Abstract: Observationally, two main spectral states, i.e., the low/hard state and the high/soft state, are identified in black hole X-ray binaries (BH-XRBs). Meanwhile, the transitions between the two states are often observed. In this paper, we re-investigate the transition luminosities in the framework of the self-similar solution of the advection-dominated accretion flow (ADAF). Specifically, we search for the critical mass accretion rate $\dot m_{\rm crit}$ of ADAF for different radii $r$ respectively. It is found that $\dot m_{\rm crit}$ decreases with decreasing $r$. By testing the effects of BH mass $m$, the magnetic parameter $\beta$ and the viscosity parameter $\alpha$, it is found that only $\alpha$ has significant effects on $\dot m_{\rm crit}-r$ relation.

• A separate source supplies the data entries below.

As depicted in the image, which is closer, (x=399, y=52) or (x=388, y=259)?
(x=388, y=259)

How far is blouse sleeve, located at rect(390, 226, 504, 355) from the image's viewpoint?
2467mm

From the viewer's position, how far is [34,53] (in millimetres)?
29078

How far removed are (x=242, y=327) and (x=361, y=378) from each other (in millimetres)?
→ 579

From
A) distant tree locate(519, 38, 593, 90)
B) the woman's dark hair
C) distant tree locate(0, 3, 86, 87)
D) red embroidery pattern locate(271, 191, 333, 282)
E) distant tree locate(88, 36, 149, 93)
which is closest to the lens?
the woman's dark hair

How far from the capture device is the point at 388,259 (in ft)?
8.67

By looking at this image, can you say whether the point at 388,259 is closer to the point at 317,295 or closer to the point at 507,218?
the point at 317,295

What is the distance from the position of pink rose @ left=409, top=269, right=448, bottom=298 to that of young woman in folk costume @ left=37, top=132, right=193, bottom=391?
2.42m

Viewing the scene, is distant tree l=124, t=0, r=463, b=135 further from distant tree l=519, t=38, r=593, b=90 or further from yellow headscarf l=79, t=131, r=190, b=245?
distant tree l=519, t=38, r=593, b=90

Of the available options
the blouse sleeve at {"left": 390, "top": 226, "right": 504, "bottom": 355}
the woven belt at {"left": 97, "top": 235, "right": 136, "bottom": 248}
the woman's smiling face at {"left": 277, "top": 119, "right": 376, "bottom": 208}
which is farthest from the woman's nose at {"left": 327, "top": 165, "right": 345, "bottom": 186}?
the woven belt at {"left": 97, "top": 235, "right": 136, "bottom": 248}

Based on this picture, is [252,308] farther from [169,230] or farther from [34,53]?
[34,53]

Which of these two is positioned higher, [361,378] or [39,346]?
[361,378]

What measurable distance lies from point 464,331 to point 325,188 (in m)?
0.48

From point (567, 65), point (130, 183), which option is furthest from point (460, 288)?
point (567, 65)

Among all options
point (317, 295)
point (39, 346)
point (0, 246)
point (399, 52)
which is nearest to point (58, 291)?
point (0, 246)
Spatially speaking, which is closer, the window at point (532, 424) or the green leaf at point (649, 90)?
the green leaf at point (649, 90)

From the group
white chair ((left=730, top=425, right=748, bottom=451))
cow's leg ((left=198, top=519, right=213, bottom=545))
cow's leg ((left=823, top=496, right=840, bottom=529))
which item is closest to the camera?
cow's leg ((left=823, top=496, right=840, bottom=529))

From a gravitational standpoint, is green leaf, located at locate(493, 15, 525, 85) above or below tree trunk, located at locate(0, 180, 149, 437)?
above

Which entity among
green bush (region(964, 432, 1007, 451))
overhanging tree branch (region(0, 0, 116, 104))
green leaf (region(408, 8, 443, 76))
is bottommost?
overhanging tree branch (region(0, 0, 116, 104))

We define the minimum $\dot m_{\rm crit}$ (roughly at the innermost stable circular orbit) as the hard-to-soft transition rate $\dot m_{\rm tr: H\rightarrow S}$, above which BH will gradually transit from the low/hard state to the high/soft state, and $\dot m_{\rm crit}$ at $30$ Schwarzschild radii as the soft-to-hard transition rate $\dot m_{\rm tr: S\rightarrow H}$, below which BH will gradually transit from the high/soft state to the low/hard state. We derive fitting formulae of $\dot m_{\rm tr: H\rightarrow S}$ and $\dot m_{\rm tr: S\rightarrow H}$ as functions of $\alpha$ respectively. By comparing with observations, it is found that the mean value of $\alpha$ are $\alpha \sim 0.85$ and $\alpha \sim 0.33$ for the hard-to-soft transition and the soft-to-hard transition respectively, which indicates that two classes of $\alpha$ are needed for explaining the hysteresis effect during the state transition. Finally, we argue that such a constrained $\alpha$ may provide valuable clues for further exploring the accretion physics in BH-XRBs.